月黑风高,阴风阵阵。
深不可测,望不见底的悬崖之上,月光被乌云遮盖,忽隐忽现的照在悬崖边歪脖子的老树上。
树上乌鸦凄楚异常的叫着,这所有的一切,似乎都在昭示着,这是一个渴血的夜晚。
一身血色长裙,迎风肆意狂舞,如墨的发丝在脸上凌乱划过。
一双冰冷彻骨,可以瞬间冰封一切的双眼,反射出看透世间一切的决绝。
女子站在万丈悬崖之上,狂风肆虐,犹如一只从地狱爬出来的厉鬼,甚是吓人。
狂风吹开她的发丝,露出一张绝色妖艳的面容,似若水河畔的彼岸花般,诱惑、妖娆。
女子仰望残月,嘴角露出一抹讥讽的笑意,眼中的嘲讽更是藐视着这世间的一切。
仿佛天地间她才是主宰,掌握世间一切生死的主宰。
“玉婉,原来你躲在这里!”
一声怒吼,似一颗Z弹般惊扰了这凄绝鬼魅的夜,吓的树上的乌鸦叫的更是惨凄异常。
树后走出一名黑衣男子,狠戾的盯着红衣女衣,手一挥,霎时出现六个黑衣人拿着枪,向女子所在的方向快速隐去,“你以为躲在这荒山,我就找不到你?哼!玉婉,你必须死。”

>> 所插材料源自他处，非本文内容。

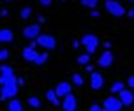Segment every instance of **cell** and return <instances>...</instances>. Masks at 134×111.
I'll list each match as a JSON object with an SVG mask.
<instances>
[{"mask_svg": "<svg viewBox=\"0 0 134 111\" xmlns=\"http://www.w3.org/2000/svg\"><path fill=\"white\" fill-rule=\"evenodd\" d=\"M34 14V9H32V5H23L20 9V16H21V20H28L30 16Z\"/></svg>", "mask_w": 134, "mask_h": 111, "instance_id": "18", "label": "cell"}, {"mask_svg": "<svg viewBox=\"0 0 134 111\" xmlns=\"http://www.w3.org/2000/svg\"><path fill=\"white\" fill-rule=\"evenodd\" d=\"M60 106H62L64 111H76L78 109V97L72 95V92H71V93H67V95L62 97V104Z\"/></svg>", "mask_w": 134, "mask_h": 111, "instance_id": "7", "label": "cell"}, {"mask_svg": "<svg viewBox=\"0 0 134 111\" xmlns=\"http://www.w3.org/2000/svg\"><path fill=\"white\" fill-rule=\"evenodd\" d=\"M90 60H92V57H90L88 53H83V55L78 57V64H80V65H87V64H90Z\"/></svg>", "mask_w": 134, "mask_h": 111, "instance_id": "23", "label": "cell"}, {"mask_svg": "<svg viewBox=\"0 0 134 111\" xmlns=\"http://www.w3.org/2000/svg\"><path fill=\"white\" fill-rule=\"evenodd\" d=\"M92 16H94V18H99L100 13H97V11H92Z\"/></svg>", "mask_w": 134, "mask_h": 111, "instance_id": "31", "label": "cell"}, {"mask_svg": "<svg viewBox=\"0 0 134 111\" xmlns=\"http://www.w3.org/2000/svg\"><path fill=\"white\" fill-rule=\"evenodd\" d=\"M39 4L42 7H51L53 5V0H39Z\"/></svg>", "mask_w": 134, "mask_h": 111, "instance_id": "26", "label": "cell"}, {"mask_svg": "<svg viewBox=\"0 0 134 111\" xmlns=\"http://www.w3.org/2000/svg\"><path fill=\"white\" fill-rule=\"evenodd\" d=\"M125 85H127L129 88H134V74H131L127 78V83H125Z\"/></svg>", "mask_w": 134, "mask_h": 111, "instance_id": "28", "label": "cell"}, {"mask_svg": "<svg viewBox=\"0 0 134 111\" xmlns=\"http://www.w3.org/2000/svg\"><path fill=\"white\" fill-rule=\"evenodd\" d=\"M83 7H88V9H95L99 5V0H80Z\"/></svg>", "mask_w": 134, "mask_h": 111, "instance_id": "22", "label": "cell"}, {"mask_svg": "<svg viewBox=\"0 0 134 111\" xmlns=\"http://www.w3.org/2000/svg\"><path fill=\"white\" fill-rule=\"evenodd\" d=\"M46 101H48L51 106H55V108H58V106H60V101H58V97H57V92H55V88H49V90H46Z\"/></svg>", "mask_w": 134, "mask_h": 111, "instance_id": "14", "label": "cell"}, {"mask_svg": "<svg viewBox=\"0 0 134 111\" xmlns=\"http://www.w3.org/2000/svg\"><path fill=\"white\" fill-rule=\"evenodd\" d=\"M127 2H131V4H134V0H127Z\"/></svg>", "mask_w": 134, "mask_h": 111, "instance_id": "34", "label": "cell"}, {"mask_svg": "<svg viewBox=\"0 0 134 111\" xmlns=\"http://www.w3.org/2000/svg\"><path fill=\"white\" fill-rule=\"evenodd\" d=\"M125 14H127V16L131 18V20H134V7H131L129 11H125Z\"/></svg>", "mask_w": 134, "mask_h": 111, "instance_id": "29", "label": "cell"}, {"mask_svg": "<svg viewBox=\"0 0 134 111\" xmlns=\"http://www.w3.org/2000/svg\"><path fill=\"white\" fill-rule=\"evenodd\" d=\"M124 109V104L118 99V95H109V97L104 99L102 102V111H120Z\"/></svg>", "mask_w": 134, "mask_h": 111, "instance_id": "4", "label": "cell"}, {"mask_svg": "<svg viewBox=\"0 0 134 111\" xmlns=\"http://www.w3.org/2000/svg\"><path fill=\"white\" fill-rule=\"evenodd\" d=\"M72 85L74 86H83L85 85V78L81 74H78V72H74L72 74Z\"/></svg>", "mask_w": 134, "mask_h": 111, "instance_id": "20", "label": "cell"}, {"mask_svg": "<svg viewBox=\"0 0 134 111\" xmlns=\"http://www.w3.org/2000/svg\"><path fill=\"white\" fill-rule=\"evenodd\" d=\"M11 58V51L7 49V48H0V60L2 62H5V60Z\"/></svg>", "mask_w": 134, "mask_h": 111, "instance_id": "25", "label": "cell"}, {"mask_svg": "<svg viewBox=\"0 0 134 111\" xmlns=\"http://www.w3.org/2000/svg\"><path fill=\"white\" fill-rule=\"evenodd\" d=\"M48 58H49V55H48V51L44 49V53H39V55H37V58L34 60V64H35V65H44L48 62Z\"/></svg>", "mask_w": 134, "mask_h": 111, "instance_id": "19", "label": "cell"}, {"mask_svg": "<svg viewBox=\"0 0 134 111\" xmlns=\"http://www.w3.org/2000/svg\"><path fill=\"white\" fill-rule=\"evenodd\" d=\"M14 41V32L11 28H0V44H9Z\"/></svg>", "mask_w": 134, "mask_h": 111, "instance_id": "13", "label": "cell"}, {"mask_svg": "<svg viewBox=\"0 0 134 111\" xmlns=\"http://www.w3.org/2000/svg\"><path fill=\"white\" fill-rule=\"evenodd\" d=\"M41 32H42L41 23H32V25H27L25 28H23L21 35H23L27 41H34V39H37V35H39Z\"/></svg>", "mask_w": 134, "mask_h": 111, "instance_id": "6", "label": "cell"}, {"mask_svg": "<svg viewBox=\"0 0 134 111\" xmlns=\"http://www.w3.org/2000/svg\"><path fill=\"white\" fill-rule=\"evenodd\" d=\"M11 83H18V78L14 74H7V76H0V86L11 85Z\"/></svg>", "mask_w": 134, "mask_h": 111, "instance_id": "17", "label": "cell"}, {"mask_svg": "<svg viewBox=\"0 0 134 111\" xmlns=\"http://www.w3.org/2000/svg\"><path fill=\"white\" fill-rule=\"evenodd\" d=\"M55 92H57V97L62 99L64 95H67V93L72 92V83H69V81H60V83L57 85V88H55Z\"/></svg>", "mask_w": 134, "mask_h": 111, "instance_id": "11", "label": "cell"}, {"mask_svg": "<svg viewBox=\"0 0 134 111\" xmlns=\"http://www.w3.org/2000/svg\"><path fill=\"white\" fill-rule=\"evenodd\" d=\"M4 2H5V4H11V2H14V0H4Z\"/></svg>", "mask_w": 134, "mask_h": 111, "instance_id": "33", "label": "cell"}, {"mask_svg": "<svg viewBox=\"0 0 134 111\" xmlns=\"http://www.w3.org/2000/svg\"><path fill=\"white\" fill-rule=\"evenodd\" d=\"M7 74H14V67L13 65H0V76H7Z\"/></svg>", "mask_w": 134, "mask_h": 111, "instance_id": "21", "label": "cell"}, {"mask_svg": "<svg viewBox=\"0 0 134 111\" xmlns=\"http://www.w3.org/2000/svg\"><path fill=\"white\" fill-rule=\"evenodd\" d=\"M2 90H0V101H9V99H13L18 95V92H20V86L18 83H11V85H4L0 86Z\"/></svg>", "mask_w": 134, "mask_h": 111, "instance_id": "5", "label": "cell"}, {"mask_svg": "<svg viewBox=\"0 0 134 111\" xmlns=\"http://www.w3.org/2000/svg\"><path fill=\"white\" fill-rule=\"evenodd\" d=\"M132 104H134V101H132Z\"/></svg>", "mask_w": 134, "mask_h": 111, "instance_id": "36", "label": "cell"}, {"mask_svg": "<svg viewBox=\"0 0 134 111\" xmlns=\"http://www.w3.org/2000/svg\"><path fill=\"white\" fill-rule=\"evenodd\" d=\"M37 55H39V51L35 49V48H32V46H27V48H23L21 49V57H23V60L25 62H32L37 58Z\"/></svg>", "mask_w": 134, "mask_h": 111, "instance_id": "12", "label": "cell"}, {"mask_svg": "<svg viewBox=\"0 0 134 111\" xmlns=\"http://www.w3.org/2000/svg\"><path fill=\"white\" fill-rule=\"evenodd\" d=\"M60 2H69V0H60Z\"/></svg>", "mask_w": 134, "mask_h": 111, "instance_id": "35", "label": "cell"}, {"mask_svg": "<svg viewBox=\"0 0 134 111\" xmlns=\"http://www.w3.org/2000/svg\"><path fill=\"white\" fill-rule=\"evenodd\" d=\"M125 83H122V81H115L113 83V86H111V92H113V93H118V92L122 90V88H125Z\"/></svg>", "mask_w": 134, "mask_h": 111, "instance_id": "24", "label": "cell"}, {"mask_svg": "<svg viewBox=\"0 0 134 111\" xmlns=\"http://www.w3.org/2000/svg\"><path fill=\"white\" fill-rule=\"evenodd\" d=\"M85 71H87V72H92V71H94V67L90 65V64H87V65H85Z\"/></svg>", "mask_w": 134, "mask_h": 111, "instance_id": "30", "label": "cell"}, {"mask_svg": "<svg viewBox=\"0 0 134 111\" xmlns=\"http://www.w3.org/2000/svg\"><path fill=\"white\" fill-rule=\"evenodd\" d=\"M118 99L122 101V104H124V108L125 106H131L132 104V101H134V93H132V88H129V86H125V88H122L118 93Z\"/></svg>", "mask_w": 134, "mask_h": 111, "instance_id": "8", "label": "cell"}, {"mask_svg": "<svg viewBox=\"0 0 134 111\" xmlns=\"http://www.w3.org/2000/svg\"><path fill=\"white\" fill-rule=\"evenodd\" d=\"M113 60H115V55L111 53V49H106V51L100 53V57H99V60H97V64H99L100 67L108 69V67L113 65Z\"/></svg>", "mask_w": 134, "mask_h": 111, "instance_id": "9", "label": "cell"}, {"mask_svg": "<svg viewBox=\"0 0 134 111\" xmlns=\"http://www.w3.org/2000/svg\"><path fill=\"white\" fill-rule=\"evenodd\" d=\"M102 86H104V76L100 72L92 71L90 72V88L92 90H100Z\"/></svg>", "mask_w": 134, "mask_h": 111, "instance_id": "10", "label": "cell"}, {"mask_svg": "<svg viewBox=\"0 0 134 111\" xmlns=\"http://www.w3.org/2000/svg\"><path fill=\"white\" fill-rule=\"evenodd\" d=\"M27 104L30 106V108H34V109H39L41 106H42V99L37 97V95H30V97L27 99Z\"/></svg>", "mask_w": 134, "mask_h": 111, "instance_id": "16", "label": "cell"}, {"mask_svg": "<svg viewBox=\"0 0 134 111\" xmlns=\"http://www.w3.org/2000/svg\"><path fill=\"white\" fill-rule=\"evenodd\" d=\"M35 42H37V46H41V48L46 49V51H51V49L57 48V39H55V35H51V34H42L41 32L39 35H37Z\"/></svg>", "mask_w": 134, "mask_h": 111, "instance_id": "3", "label": "cell"}, {"mask_svg": "<svg viewBox=\"0 0 134 111\" xmlns=\"http://www.w3.org/2000/svg\"><path fill=\"white\" fill-rule=\"evenodd\" d=\"M0 13H2V16H7V14H9V11H7V9H2Z\"/></svg>", "mask_w": 134, "mask_h": 111, "instance_id": "32", "label": "cell"}, {"mask_svg": "<svg viewBox=\"0 0 134 111\" xmlns=\"http://www.w3.org/2000/svg\"><path fill=\"white\" fill-rule=\"evenodd\" d=\"M81 44H83V48H85V49H87L88 55H92V53L97 51L100 41H99V37H97L95 34H85V35L81 37Z\"/></svg>", "mask_w": 134, "mask_h": 111, "instance_id": "2", "label": "cell"}, {"mask_svg": "<svg viewBox=\"0 0 134 111\" xmlns=\"http://www.w3.org/2000/svg\"><path fill=\"white\" fill-rule=\"evenodd\" d=\"M104 9H106L108 14H111L115 18L125 16V7H124V4H120L118 0H106V2H104Z\"/></svg>", "mask_w": 134, "mask_h": 111, "instance_id": "1", "label": "cell"}, {"mask_svg": "<svg viewBox=\"0 0 134 111\" xmlns=\"http://www.w3.org/2000/svg\"><path fill=\"white\" fill-rule=\"evenodd\" d=\"M7 109L9 111H23V104H21L20 99L13 97V99L7 101Z\"/></svg>", "mask_w": 134, "mask_h": 111, "instance_id": "15", "label": "cell"}, {"mask_svg": "<svg viewBox=\"0 0 134 111\" xmlns=\"http://www.w3.org/2000/svg\"><path fill=\"white\" fill-rule=\"evenodd\" d=\"M88 111H102V106H99V104H90V106H88Z\"/></svg>", "mask_w": 134, "mask_h": 111, "instance_id": "27", "label": "cell"}]
</instances>
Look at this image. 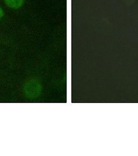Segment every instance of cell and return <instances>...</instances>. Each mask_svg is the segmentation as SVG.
Returning a JSON list of instances; mask_svg holds the SVG:
<instances>
[{
	"instance_id": "1",
	"label": "cell",
	"mask_w": 138,
	"mask_h": 156,
	"mask_svg": "<svg viewBox=\"0 0 138 156\" xmlns=\"http://www.w3.org/2000/svg\"><path fill=\"white\" fill-rule=\"evenodd\" d=\"M8 6L14 9H18L23 5L24 0H4Z\"/></svg>"
},
{
	"instance_id": "2",
	"label": "cell",
	"mask_w": 138,
	"mask_h": 156,
	"mask_svg": "<svg viewBox=\"0 0 138 156\" xmlns=\"http://www.w3.org/2000/svg\"><path fill=\"white\" fill-rule=\"evenodd\" d=\"M4 15V12L3 11V9H2V8L0 7V19L2 18V17Z\"/></svg>"
}]
</instances>
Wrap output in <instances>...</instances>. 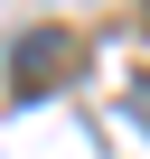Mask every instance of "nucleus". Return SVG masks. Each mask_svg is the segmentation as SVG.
I'll return each mask as SVG.
<instances>
[{
	"instance_id": "f257e3e1",
	"label": "nucleus",
	"mask_w": 150,
	"mask_h": 159,
	"mask_svg": "<svg viewBox=\"0 0 150 159\" xmlns=\"http://www.w3.org/2000/svg\"><path fill=\"white\" fill-rule=\"evenodd\" d=\"M75 66H85V38H75V28H28L19 56H10V94H19V103L66 94V84H75Z\"/></svg>"
}]
</instances>
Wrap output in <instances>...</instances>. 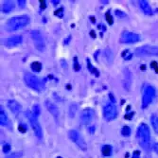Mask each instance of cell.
Returning a JSON list of instances; mask_svg holds the SVG:
<instances>
[{"instance_id":"cell-34","label":"cell","mask_w":158,"mask_h":158,"mask_svg":"<svg viewBox=\"0 0 158 158\" xmlns=\"http://www.w3.org/2000/svg\"><path fill=\"white\" fill-rule=\"evenodd\" d=\"M19 131H21L22 133H26V131H27V129H26V127L23 125V124H21L20 126H19Z\"/></svg>"},{"instance_id":"cell-30","label":"cell","mask_w":158,"mask_h":158,"mask_svg":"<svg viewBox=\"0 0 158 158\" xmlns=\"http://www.w3.org/2000/svg\"><path fill=\"white\" fill-rule=\"evenodd\" d=\"M18 5H19V7H20V8H25L26 7V1H25V0H18Z\"/></svg>"},{"instance_id":"cell-18","label":"cell","mask_w":158,"mask_h":158,"mask_svg":"<svg viewBox=\"0 0 158 158\" xmlns=\"http://www.w3.org/2000/svg\"><path fill=\"white\" fill-rule=\"evenodd\" d=\"M14 9V3L12 1H6L2 4L1 9L4 13H9Z\"/></svg>"},{"instance_id":"cell-14","label":"cell","mask_w":158,"mask_h":158,"mask_svg":"<svg viewBox=\"0 0 158 158\" xmlns=\"http://www.w3.org/2000/svg\"><path fill=\"white\" fill-rule=\"evenodd\" d=\"M45 105H46V107L47 109V111H49L52 115V116H53V117L55 119H58V117L60 116V112H59L58 107H57V105L55 103H53L52 101H50V100H49V99L46 100Z\"/></svg>"},{"instance_id":"cell-19","label":"cell","mask_w":158,"mask_h":158,"mask_svg":"<svg viewBox=\"0 0 158 158\" xmlns=\"http://www.w3.org/2000/svg\"><path fill=\"white\" fill-rule=\"evenodd\" d=\"M104 57L105 59H106V61L108 62V64H112L113 61H114V53L113 51L110 49H105L104 50Z\"/></svg>"},{"instance_id":"cell-33","label":"cell","mask_w":158,"mask_h":158,"mask_svg":"<svg viewBox=\"0 0 158 158\" xmlns=\"http://www.w3.org/2000/svg\"><path fill=\"white\" fill-rule=\"evenodd\" d=\"M151 67L155 68V71L158 73V65H157V63H156V62H152V63H151Z\"/></svg>"},{"instance_id":"cell-5","label":"cell","mask_w":158,"mask_h":158,"mask_svg":"<svg viewBox=\"0 0 158 158\" xmlns=\"http://www.w3.org/2000/svg\"><path fill=\"white\" fill-rule=\"evenodd\" d=\"M155 95H156V90L154 86L147 85L144 89V93H143V97H142L141 106L143 109L147 108L151 103V101L155 98Z\"/></svg>"},{"instance_id":"cell-17","label":"cell","mask_w":158,"mask_h":158,"mask_svg":"<svg viewBox=\"0 0 158 158\" xmlns=\"http://www.w3.org/2000/svg\"><path fill=\"white\" fill-rule=\"evenodd\" d=\"M139 7L141 9V11L144 12L146 15H151L152 14V9L150 6V4L146 0H141L139 1Z\"/></svg>"},{"instance_id":"cell-11","label":"cell","mask_w":158,"mask_h":158,"mask_svg":"<svg viewBox=\"0 0 158 158\" xmlns=\"http://www.w3.org/2000/svg\"><path fill=\"white\" fill-rule=\"evenodd\" d=\"M94 117H95V111H94V110L92 108H85V109L83 110V111H81L80 119L83 124L87 125V124H90L91 122H92Z\"/></svg>"},{"instance_id":"cell-37","label":"cell","mask_w":158,"mask_h":158,"mask_svg":"<svg viewBox=\"0 0 158 158\" xmlns=\"http://www.w3.org/2000/svg\"><path fill=\"white\" fill-rule=\"evenodd\" d=\"M133 115V113H132L131 115H126V117H125V118L126 119H131L132 118V116Z\"/></svg>"},{"instance_id":"cell-29","label":"cell","mask_w":158,"mask_h":158,"mask_svg":"<svg viewBox=\"0 0 158 158\" xmlns=\"http://www.w3.org/2000/svg\"><path fill=\"white\" fill-rule=\"evenodd\" d=\"M9 151H11V145H9V144H5L3 146V152H4V154H9Z\"/></svg>"},{"instance_id":"cell-2","label":"cell","mask_w":158,"mask_h":158,"mask_svg":"<svg viewBox=\"0 0 158 158\" xmlns=\"http://www.w3.org/2000/svg\"><path fill=\"white\" fill-rule=\"evenodd\" d=\"M30 22V18L28 15H17L9 18L5 24V30L9 32H13L27 27Z\"/></svg>"},{"instance_id":"cell-26","label":"cell","mask_w":158,"mask_h":158,"mask_svg":"<svg viewBox=\"0 0 158 158\" xmlns=\"http://www.w3.org/2000/svg\"><path fill=\"white\" fill-rule=\"evenodd\" d=\"M32 114L34 115L35 117H39L40 116V114H41V107H40V105L39 104H35V105H33V109H32Z\"/></svg>"},{"instance_id":"cell-31","label":"cell","mask_w":158,"mask_h":158,"mask_svg":"<svg viewBox=\"0 0 158 158\" xmlns=\"http://www.w3.org/2000/svg\"><path fill=\"white\" fill-rule=\"evenodd\" d=\"M80 65H79V63L77 62V58H75V64H74V70H76V71H79L80 70Z\"/></svg>"},{"instance_id":"cell-21","label":"cell","mask_w":158,"mask_h":158,"mask_svg":"<svg viewBox=\"0 0 158 158\" xmlns=\"http://www.w3.org/2000/svg\"><path fill=\"white\" fill-rule=\"evenodd\" d=\"M151 126L154 128V130L155 131L156 133H158V116L157 115H151Z\"/></svg>"},{"instance_id":"cell-35","label":"cell","mask_w":158,"mask_h":158,"mask_svg":"<svg viewBox=\"0 0 158 158\" xmlns=\"http://www.w3.org/2000/svg\"><path fill=\"white\" fill-rule=\"evenodd\" d=\"M40 3H41V9H46V1H43V0H41Z\"/></svg>"},{"instance_id":"cell-4","label":"cell","mask_w":158,"mask_h":158,"mask_svg":"<svg viewBox=\"0 0 158 158\" xmlns=\"http://www.w3.org/2000/svg\"><path fill=\"white\" fill-rule=\"evenodd\" d=\"M30 37L32 39L33 45H34L35 49L40 52L45 51L46 42H45V39H44V37H43L41 31L38 30H32L30 31Z\"/></svg>"},{"instance_id":"cell-32","label":"cell","mask_w":158,"mask_h":158,"mask_svg":"<svg viewBox=\"0 0 158 158\" xmlns=\"http://www.w3.org/2000/svg\"><path fill=\"white\" fill-rule=\"evenodd\" d=\"M59 12H55V14L56 15H58L59 17H63V9H58Z\"/></svg>"},{"instance_id":"cell-23","label":"cell","mask_w":158,"mask_h":158,"mask_svg":"<svg viewBox=\"0 0 158 158\" xmlns=\"http://www.w3.org/2000/svg\"><path fill=\"white\" fill-rule=\"evenodd\" d=\"M30 67L33 71H35V72H40L42 69V64L40 62H33L30 65Z\"/></svg>"},{"instance_id":"cell-3","label":"cell","mask_w":158,"mask_h":158,"mask_svg":"<svg viewBox=\"0 0 158 158\" xmlns=\"http://www.w3.org/2000/svg\"><path fill=\"white\" fill-rule=\"evenodd\" d=\"M26 115L28 118V121L30 123V126L32 128L33 132H34V135L36 136V137L38 138L39 140L43 139V130H42V127H41V124L38 120V117H35L34 115L32 114L31 111H27Z\"/></svg>"},{"instance_id":"cell-20","label":"cell","mask_w":158,"mask_h":158,"mask_svg":"<svg viewBox=\"0 0 158 158\" xmlns=\"http://www.w3.org/2000/svg\"><path fill=\"white\" fill-rule=\"evenodd\" d=\"M78 111V104L77 103H71L70 106H69V109H68V116L69 117H74L76 113Z\"/></svg>"},{"instance_id":"cell-22","label":"cell","mask_w":158,"mask_h":158,"mask_svg":"<svg viewBox=\"0 0 158 158\" xmlns=\"http://www.w3.org/2000/svg\"><path fill=\"white\" fill-rule=\"evenodd\" d=\"M101 152L104 156H110L112 154V147L110 145H104L101 149Z\"/></svg>"},{"instance_id":"cell-1","label":"cell","mask_w":158,"mask_h":158,"mask_svg":"<svg viewBox=\"0 0 158 158\" xmlns=\"http://www.w3.org/2000/svg\"><path fill=\"white\" fill-rule=\"evenodd\" d=\"M136 139L138 144L146 152L151 151V131L149 126L145 123H141L136 131Z\"/></svg>"},{"instance_id":"cell-24","label":"cell","mask_w":158,"mask_h":158,"mask_svg":"<svg viewBox=\"0 0 158 158\" xmlns=\"http://www.w3.org/2000/svg\"><path fill=\"white\" fill-rule=\"evenodd\" d=\"M131 133H132V130H131V128L129 127V126H123L122 129H121V135L123 136H131Z\"/></svg>"},{"instance_id":"cell-9","label":"cell","mask_w":158,"mask_h":158,"mask_svg":"<svg viewBox=\"0 0 158 158\" xmlns=\"http://www.w3.org/2000/svg\"><path fill=\"white\" fill-rule=\"evenodd\" d=\"M117 116V109L115 103H107L103 107V117L106 121H112Z\"/></svg>"},{"instance_id":"cell-28","label":"cell","mask_w":158,"mask_h":158,"mask_svg":"<svg viewBox=\"0 0 158 158\" xmlns=\"http://www.w3.org/2000/svg\"><path fill=\"white\" fill-rule=\"evenodd\" d=\"M115 13H116V15L119 18H125L127 16V14L125 12H123L122 11H119V9H117V11L115 12Z\"/></svg>"},{"instance_id":"cell-12","label":"cell","mask_w":158,"mask_h":158,"mask_svg":"<svg viewBox=\"0 0 158 158\" xmlns=\"http://www.w3.org/2000/svg\"><path fill=\"white\" fill-rule=\"evenodd\" d=\"M22 43V36L21 35H13L7 38L6 40L4 41V45L7 47H15L17 46H19Z\"/></svg>"},{"instance_id":"cell-13","label":"cell","mask_w":158,"mask_h":158,"mask_svg":"<svg viewBox=\"0 0 158 158\" xmlns=\"http://www.w3.org/2000/svg\"><path fill=\"white\" fill-rule=\"evenodd\" d=\"M0 123H1V125L3 127H6L9 130H12V122L9 120L7 113L4 111L3 106L0 107Z\"/></svg>"},{"instance_id":"cell-27","label":"cell","mask_w":158,"mask_h":158,"mask_svg":"<svg viewBox=\"0 0 158 158\" xmlns=\"http://www.w3.org/2000/svg\"><path fill=\"white\" fill-rule=\"evenodd\" d=\"M105 16H106V20H107L109 25H112V24L114 23V20H113V17L111 15V13H110V12H107L106 13H105Z\"/></svg>"},{"instance_id":"cell-8","label":"cell","mask_w":158,"mask_h":158,"mask_svg":"<svg viewBox=\"0 0 158 158\" xmlns=\"http://www.w3.org/2000/svg\"><path fill=\"white\" fill-rule=\"evenodd\" d=\"M135 54L137 57L143 56H158V47L154 46H143L137 47L135 51Z\"/></svg>"},{"instance_id":"cell-16","label":"cell","mask_w":158,"mask_h":158,"mask_svg":"<svg viewBox=\"0 0 158 158\" xmlns=\"http://www.w3.org/2000/svg\"><path fill=\"white\" fill-rule=\"evenodd\" d=\"M132 80H133V76L132 73L130 72V70L125 68L124 69V79L122 80L123 86L126 90H130V87L132 85Z\"/></svg>"},{"instance_id":"cell-38","label":"cell","mask_w":158,"mask_h":158,"mask_svg":"<svg viewBox=\"0 0 158 158\" xmlns=\"http://www.w3.org/2000/svg\"><path fill=\"white\" fill-rule=\"evenodd\" d=\"M90 35L92 36V38H96V34H95V31H94V30H91Z\"/></svg>"},{"instance_id":"cell-36","label":"cell","mask_w":158,"mask_h":158,"mask_svg":"<svg viewBox=\"0 0 158 158\" xmlns=\"http://www.w3.org/2000/svg\"><path fill=\"white\" fill-rule=\"evenodd\" d=\"M154 151L156 152V154H158V143H155V144H154Z\"/></svg>"},{"instance_id":"cell-39","label":"cell","mask_w":158,"mask_h":158,"mask_svg":"<svg viewBox=\"0 0 158 158\" xmlns=\"http://www.w3.org/2000/svg\"><path fill=\"white\" fill-rule=\"evenodd\" d=\"M52 2L54 3V5H56V4H58V3H59V1H52Z\"/></svg>"},{"instance_id":"cell-10","label":"cell","mask_w":158,"mask_h":158,"mask_svg":"<svg viewBox=\"0 0 158 158\" xmlns=\"http://www.w3.org/2000/svg\"><path fill=\"white\" fill-rule=\"evenodd\" d=\"M140 41V36L135 32L131 31H123L119 38V42L122 44H136Z\"/></svg>"},{"instance_id":"cell-25","label":"cell","mask_w":158,"mask_h":158,"mask_svg":"<svg viewBox=\"0 0 158 158\" xmlns=\"http://www.w3.org/2000/svg\"><path fill=\"white\" fill-rule=\"evenodd\" d=\"M23 155V152L22 151H14L12 152V154H7L5 156V158H21Z\"/></svg>"},{"instance_id":"cell-15","label":"cell","mask_w":158,"mask_h":158,"mask_svg":"<svg viewBox=\"0 0 158 158\" xmlns=\"http://www.w3.org/2000/svg\"><path fill=\"white\" fill-rule=\"evenodd\" d=\"M7 106L8 108L11 110V112L14 115H18L19 113L21 112V109H22V106L21 104L19 103L18 101L14 99H9L8 100V103H7Z\"/></svg>"},{"instance_id":"cell-6","label":"cell","mask_w":158,"mask_h":158,"mask_svg":"<svg viewBox=\"0 0 158 158\" xmlns=\"http://www.w3.org/2000/svg\"><path fill=\"white\" fill-rule=\"evenodd\" d=\"M24 81L25 83L34 91H40L42 88V83L39 78H37L31 73H25L24 74Z\"/></svg>"},{"instance_id":"cell-7","label":"cell","mask_w":158,"mask_h":158,"mask_svg":"<svg viewBox=\"0 0 158 158\" xmlns=\"http://www.w3.org/2000/svg\"><path fill=\"white\" fill-rule=\"evenodd\" d=\"M68 137H69V139L73 143H75V144L77 145L80 150H83V151L87 150V144H86V142L84 141L83 137L80 136V133L78 131L70 130L68 132Z\"/></svg>"},{"instance_id":"cell-40","label":"cell","mask_w":158,"mask_h":158,"mask_svg":"<svg viewBox=\"0 0 158 158\" xmlns=\"http://www.w3.org/2000/svg\"><path fill=\"white\" fill-rule=\"evenodd\" d=\"M57 158H63V157H61V156H58V157H57Z\"/></svg>"}]
</instances>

“必须死?哈......哈哈......啊哈哈哈哈......”,女子冰冷的眸子闪烁出浓浓的嘲讽,诡异猖獗的癫笑更是响彻夜空。
笑声骤止,山里的回音却不断,整个荒山如同在炼狱的笼罩中。
男人不屑的轻嘲,“笑什么?难道是提前祭奠你凄惨人生的结束吗。”
……
袅袅晴空,微风徐面,长廊曲转悠回,水榭上的青鸟阁中,有一个艳冠牡丹的女子,坐在窗边品茶。
一身鲜红色的罗裙,水袖上用血红色暗线绣着大朵大朵的彼岸花,两条裙带随风飘舞。
女子端茶杯的手,修长白皙,脸上虽未施粉黛,神态悠闲,却玉容仙姿,妖艳异常。
媚态中一双眼睛,如清泉百合般的纯净,一身清冷淡漠的气息,懒散中却藏不住身上的灼灼光华。
似乎这水榭内争相斗开的群花都是她的陪衬,此女子便是重生后的玉婉。
她醒来后,奇迹的继承了这身体所有的记忆。
这块大陆的版图上有三个国家,青霄,浣月,星辰。
浣月在三个国家中兵力最强的,也是最富庶的,她爹是浣月国的异性王爷,她也算是个世家小姐,被皇帝封为玉婉郡主。
这位郡主三天前因为跟人争风吃醋,被丞相府二小姐推下楼梯,还被倒打一耙,导致昏迷不醒。
在睁眼时,她就成了玉婉婉,这一切就似一场游魂惊梦。
她用了整整一天时间才相这真的不是一场梦,可是......像她这样满手沾满鲜血的人,竟然没有下地狱,呵,难道是十八层地狱人已经满了?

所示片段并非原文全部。